Tão antiga como atual, a antítese entre a simplicidade de alma e a opulência na riqueza material – podem observar – desafia o indivíduo a encontrar, por toda a vida, o equilíbrio necessário entre as duas. A antítese/desafio é, como condição humana – e esta é a tese que adoto para esta pensada – , a chave que abre a porta para viver com singeleza de alma ou para se afogar na arrogância material .
Epicuro de Samos – Samos foi a cidade grega onde nasceu no ano 341 a.C. – dialogava sobre a virtude com seus alunos da escola filosófica “O Jardim” em Atenas, cidade onde faleceu no ano 270 a. C.: “a verdadeira riqueza não consiste em ter grandes posses, mas em ter poucas necessidades”, escreveu Epicuro na “Carta a Meneceu sobre a felicidade”, também reiterando a mensagem nas cartas a Pítocles e a Heródoto.
Antes dele, Platão (428/7-348/7 a.C.) – Arístocles era o seu nome, general ateniense que lutou na guerra do Peloponeso e que se tornou conhecido como o filósofo, discípulo de Sócrates, o sábio dos sábios – na “Academia”, a sua escola filosófica, já debatia com seus discípulos, dentre eles, Aristóteles, sobre o tema.
Na obra “Apologia de Sócrates” — logo na Primeira Parte, onde Sócrates apresenta a sua defesa aos 501 jurados no Tribunal Ateniense, — a partir da defesa do filósofo, Platão destaca a virtude como a fonte e a origem de todas as demais riquezas, questão central na filosofia socrática, também adotada no platonismo.

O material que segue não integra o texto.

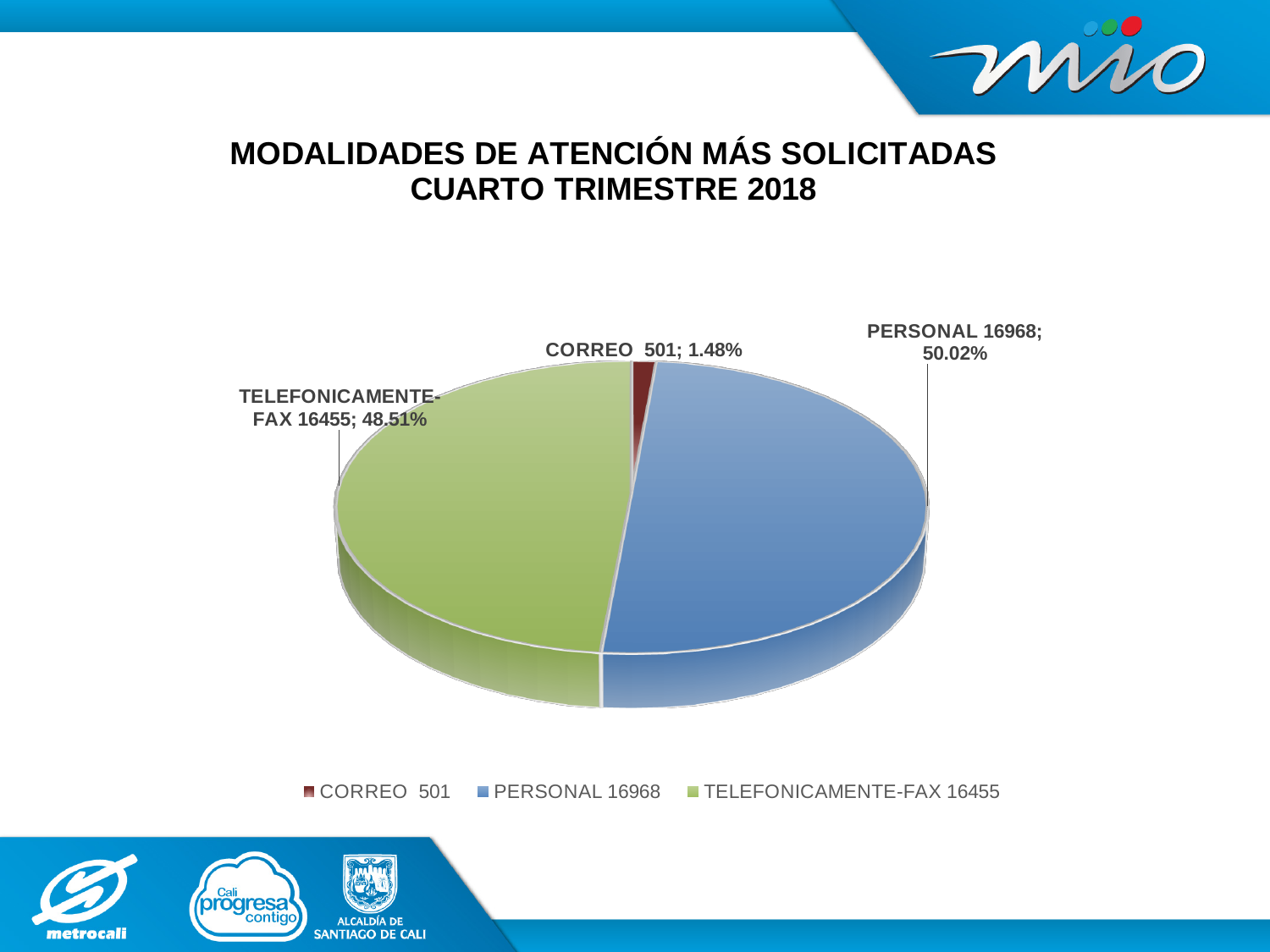
What is the value for CORREO? 501 What share of the pie does PERSONAL represent? 50.02% What is the value for PERSONAL? 16968 How many slices does the pie chart have? 3 What is the value for TELEFONICAMENTE-FAX? 16455 Which category has the smallest slice? CORREO What is the difference between the values for PERSONAL and TELEFONICAMENTE-FAX? 513 What share of the pie does CORREO represent? 1.48% What kind of chart is shown on the slide? pie chart Which category has the largest slice? PERSONAL What is the title of the chart? MODALIDADES DE ATENCIÓN MÁS SOLICITADAS CUARTO TRIMESTRE 2018 What share of the pie does TELEFONICAMENTE-FAX represent? 48.51%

— “(...) a virtude não nasce da riqueza, mas da virtude vem, aos homens, as riquezas e todos os outros bens, tanto públicos como privados”, relata Platão, na página 17 da referida obra. Por outras palavras: toda riqueza material deve ter por pressuposto a virtude, pois é da virtude que decorrem todas as demais riquezas humanas.
A obra “Apologia de Sócrates” revela que, além da crítica aos sofistas, a questão central da investigação filosófica socrática foi a consciência humana , baseada na virtude, tanto que – acusado de corromper a juventude – ele ironiza a conduta ética dos integrantes da Assembleia Ateniense:
— “Não corrompem os jovens os cidadãos da Assembléia, ou também todos esses os tornam melhores?”, indagou ao discípulo de nome Meleto, conforme narra Platão. E, ao que parece, visivelmente chateado, o próprio Sócrates respondeu: —”Assim, pois, todos os homens, como parece, tornam melhores os jovens, exceto eu. Só eu corrompo os jovens. Não é isso?”.

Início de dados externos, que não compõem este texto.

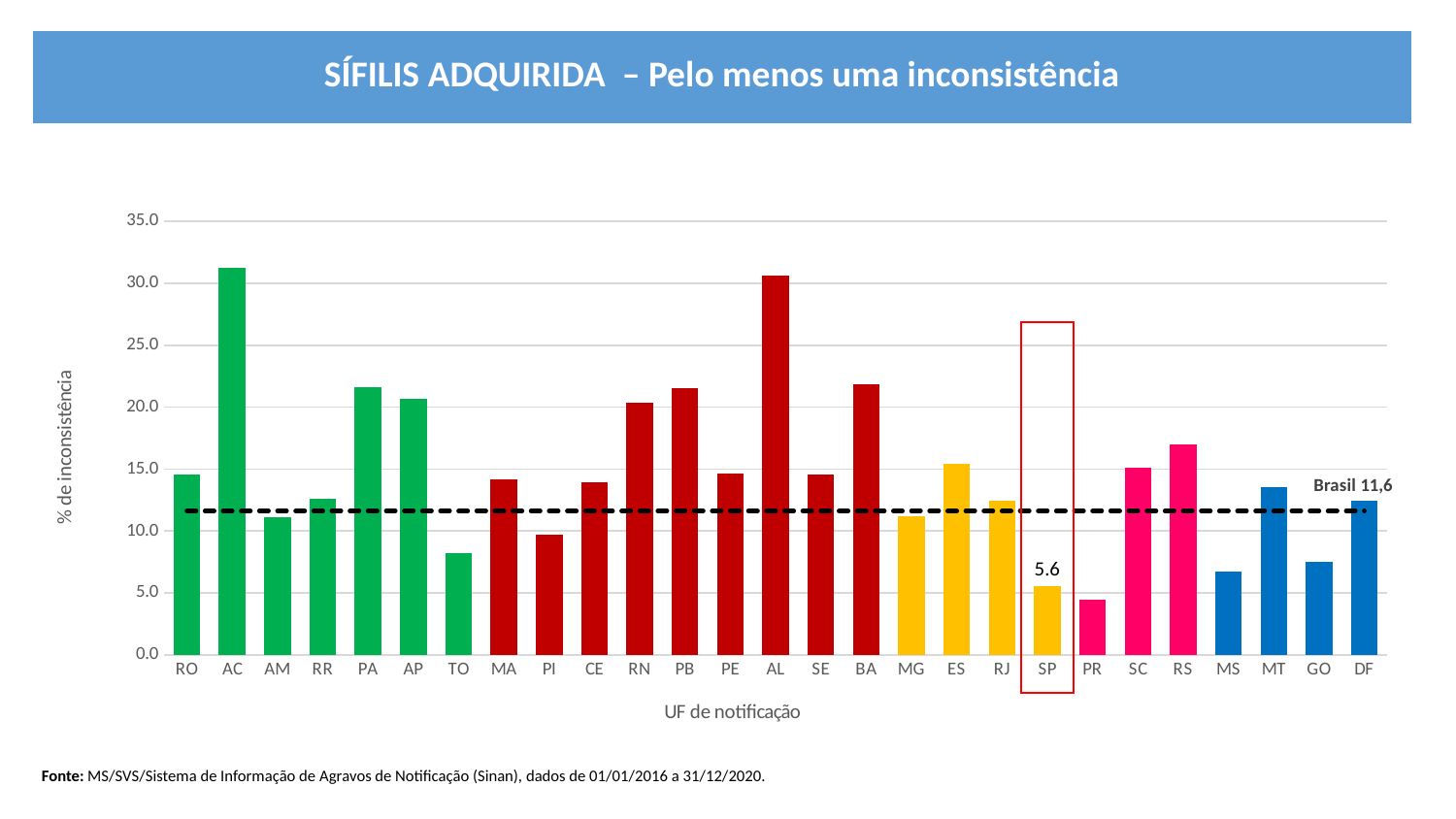
What is the title of the chart? SÍFILIS ADQUIRIDA – Pelo menos uma inconsistência Which is larger, the value for PA or the value for TO? PA What is the label of the x axis? UF de notificação Is the value for AC greater or less than 30.0? greater What kind of chart is shown on the slide? bar chart Is the value for TO greater or less than 10.0? less What value is given for Brasil by the dashed reference line? 11,6 What is the value shown for SP? 5.6 Is the value for BA greater or less than 20.0? greater Which is larger, the value for MT or the value for MS? MT Which UF has the lowest value? PR How many UFs (categories) are plotted on the x axis? 27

A simplicidade, aquela que designa desapego do supérfluo material e valoriza o necessário, se conforta mais na evolução da alma do que à usura e à ganância materiais, vícios que levam a pessoa a se preocupar mais com o acúmulo de riquezas e com as aparências sociais.

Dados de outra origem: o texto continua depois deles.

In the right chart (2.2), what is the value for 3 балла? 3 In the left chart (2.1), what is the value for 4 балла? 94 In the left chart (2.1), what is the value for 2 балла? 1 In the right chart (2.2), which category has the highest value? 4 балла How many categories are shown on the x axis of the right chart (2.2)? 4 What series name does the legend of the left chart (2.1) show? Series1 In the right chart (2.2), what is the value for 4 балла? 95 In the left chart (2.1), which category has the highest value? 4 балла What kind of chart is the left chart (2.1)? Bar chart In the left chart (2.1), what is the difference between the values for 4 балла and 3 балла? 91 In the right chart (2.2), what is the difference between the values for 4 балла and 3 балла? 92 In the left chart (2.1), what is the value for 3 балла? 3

Então, a questão central na antítese simplicidade de alma e riqueza material repousa no tipo de ética que gera riqueza. Isto é, a ética da riqueza deve ser a honestidade, e a ética do poder (econômico e político, por exemplo), exige benefícios públicos à sociedade.
Isso tem uma lógica, que é a coerência que se encontra na virtude, enquanto que, no oposto, as incoerências são reveladoras das más escolhas.
É coerente dizer que a virtude – como pressuposto da riqueza material e do exercício ético do poder econômico e político – é um óbice ao enriquecimento ilícito mediante todas as formas de corrupção. Não me refiro aqui ao Poder Judicial porque, nas palavras de Sócrates no Tribunal Ateniense, “(...) fazer injustiça (...) é um mal, é uma vergonha”, visto que “a virtude do juiz, é dizer a verdade” . A verdade, para Sócrates, era um bem moral, portanto, uma virtude própria dos homens virtuosos.
Para Sócrates, Platão e Epicuro terem tratado com ênfase a questão da virtude como o núcleo irradiador de todas as demais riquezas, demonstra que o problema ético, relativo à natureza humana, naquele tempo, sempre era levado em conta para distinguir, nas palavras de Platão, o “homem virtuoso do homem desonesto”, cujas ações podiam ser consideradas como “coisa justa ou injusta.”
Essa breve reflexão filosófica leva-me à tese conclusiva: a origem ética da riqueza é o que designará a simplicidade humana, aquela virtude que não se embriaga com as facilidades proporcionadas pela riqueza material.
Por outro lado, a origem corrompida da riqueza material designará o desonesto, aquele pessoa sem essência moral; portanto, a pessoa capaz de corromper e de ser corrompida.